> _WORK INSTRUCTIONS_
Exactly the lines below from the one with "optiG (codon-optimized N2cG)" up to and including the one with "Answer (YES/NO): NO" make up the answer, with nothing else added.

> _Data records_
=== Begin Enclosure ===
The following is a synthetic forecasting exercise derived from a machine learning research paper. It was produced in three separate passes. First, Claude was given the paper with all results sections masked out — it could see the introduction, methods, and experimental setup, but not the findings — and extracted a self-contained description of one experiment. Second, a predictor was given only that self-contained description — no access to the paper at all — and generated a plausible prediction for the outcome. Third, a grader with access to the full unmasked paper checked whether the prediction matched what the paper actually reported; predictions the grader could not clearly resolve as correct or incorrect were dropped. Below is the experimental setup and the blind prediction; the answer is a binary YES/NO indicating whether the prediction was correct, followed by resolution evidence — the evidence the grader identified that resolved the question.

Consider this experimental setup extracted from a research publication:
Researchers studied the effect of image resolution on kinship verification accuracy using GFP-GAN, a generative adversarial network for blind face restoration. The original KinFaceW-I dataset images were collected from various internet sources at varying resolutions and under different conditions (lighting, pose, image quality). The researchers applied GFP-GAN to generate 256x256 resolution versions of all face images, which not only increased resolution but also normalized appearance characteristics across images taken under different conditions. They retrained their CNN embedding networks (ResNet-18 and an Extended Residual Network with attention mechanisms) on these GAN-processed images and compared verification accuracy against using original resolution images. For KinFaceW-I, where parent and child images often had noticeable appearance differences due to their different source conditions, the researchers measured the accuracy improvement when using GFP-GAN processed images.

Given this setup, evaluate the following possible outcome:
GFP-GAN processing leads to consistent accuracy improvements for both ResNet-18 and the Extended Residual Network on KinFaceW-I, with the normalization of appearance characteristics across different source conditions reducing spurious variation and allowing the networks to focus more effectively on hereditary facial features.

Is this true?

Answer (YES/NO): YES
=== End Enclosure ===
=== Begin Enclosure ===
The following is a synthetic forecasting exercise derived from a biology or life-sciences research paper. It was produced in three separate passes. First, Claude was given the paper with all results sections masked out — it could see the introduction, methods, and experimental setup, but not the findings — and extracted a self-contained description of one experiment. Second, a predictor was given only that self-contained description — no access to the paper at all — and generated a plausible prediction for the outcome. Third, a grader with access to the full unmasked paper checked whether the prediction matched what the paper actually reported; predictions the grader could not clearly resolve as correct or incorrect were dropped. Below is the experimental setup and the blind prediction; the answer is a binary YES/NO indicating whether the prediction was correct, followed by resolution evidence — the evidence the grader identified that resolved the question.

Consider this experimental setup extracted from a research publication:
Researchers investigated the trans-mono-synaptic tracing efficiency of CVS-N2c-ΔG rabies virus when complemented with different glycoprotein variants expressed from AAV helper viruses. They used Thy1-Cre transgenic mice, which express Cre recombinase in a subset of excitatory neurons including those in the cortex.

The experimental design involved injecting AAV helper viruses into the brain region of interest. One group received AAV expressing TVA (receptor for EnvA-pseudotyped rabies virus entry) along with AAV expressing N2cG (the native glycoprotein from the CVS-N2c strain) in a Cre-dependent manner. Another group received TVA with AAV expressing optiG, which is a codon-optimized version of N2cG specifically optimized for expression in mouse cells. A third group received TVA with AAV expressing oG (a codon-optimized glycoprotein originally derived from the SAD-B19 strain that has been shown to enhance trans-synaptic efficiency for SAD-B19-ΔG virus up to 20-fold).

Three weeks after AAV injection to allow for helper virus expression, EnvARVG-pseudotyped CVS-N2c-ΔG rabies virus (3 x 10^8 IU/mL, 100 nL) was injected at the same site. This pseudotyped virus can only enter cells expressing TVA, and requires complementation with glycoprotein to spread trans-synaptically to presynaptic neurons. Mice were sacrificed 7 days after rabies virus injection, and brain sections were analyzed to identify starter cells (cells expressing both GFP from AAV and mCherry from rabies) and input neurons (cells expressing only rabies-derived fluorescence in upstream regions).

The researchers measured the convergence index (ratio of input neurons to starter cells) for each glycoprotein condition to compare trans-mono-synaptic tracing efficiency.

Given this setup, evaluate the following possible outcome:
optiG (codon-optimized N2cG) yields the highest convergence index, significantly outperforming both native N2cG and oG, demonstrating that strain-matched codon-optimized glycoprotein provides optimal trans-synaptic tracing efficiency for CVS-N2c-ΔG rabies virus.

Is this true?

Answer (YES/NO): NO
=== End Enclosure ===
> _EXERCISE OUTPUT_
optiG (codon-optimized N2cG) yields the highest convergence index, significantly outperforming both native N2cG and oG, demonstrating that strain-matched codon-optimized glycoprotein provides optimal trans-synaptic tracing efficiency for CVS-N2c-ΔG rabies virus.

Is this true?

Answer (YES/NO): NO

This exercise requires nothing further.